Parse a string using multiple delimiters


#1

Hello and greetings,

I’m a new over here and I’ve started migrating some Python code to Julia, but I stuck at a dead end. Sorry to provide some .py lines in this forum, but I got some doubts about the best (fastest) way to do the same in Julia.

Functions explanation:
Executing the function parsertoken("_My input.string", " _,.", 2) will result “input”.
Parsercount(“Julia=-rocks!”, " =-") will result 2.

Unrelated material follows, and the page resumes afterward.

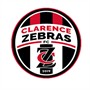 Clarence Zebras FC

def parsertoken(istring, idelimiters, iposition):
    """
    Return a specific token of a given input string,
    considering its position and the provided delimiters

    :param istring: raw input string
    :param idelimiteres: delimiters to split the tokens
    :param iposition: position of the token
    :return: token
    """
    	vlist=''.join([s if s not in idelimiters else ' ' for s in istring]).split()
    	return vlist[vposition]

def parsercount(istring, idelimiters):
    """
    Return the number of tokens at the input string
    considering the delimiters provided

    :param istring: raw input string
    :param idelimiteres: delimiters to split the tokens
    :return: a list with all the tokens found
    """
    	vlist=''.join([s if s not in idelimiters else ' ' for s in istring]).split()
    	return len(vlist)-1

Given I really care about speed, in my Julia implementation, I’m thinking to change the former API, mainly because to get multiple tokens from a string, I have to split the string every single time.

Cheers


#2

Why not call

tokens = split("_My input.string", (' ','_',',','.'))

and then you can get whatever tokens you want from the resulting list?

If you need only a single token, e.g. the 3rd token, you could write a more efficient function to do that. It wouldn’t be too hard to adapt the Base.split function to pull out a specific token or set of tokens, since Base.split is only 30 lines of code.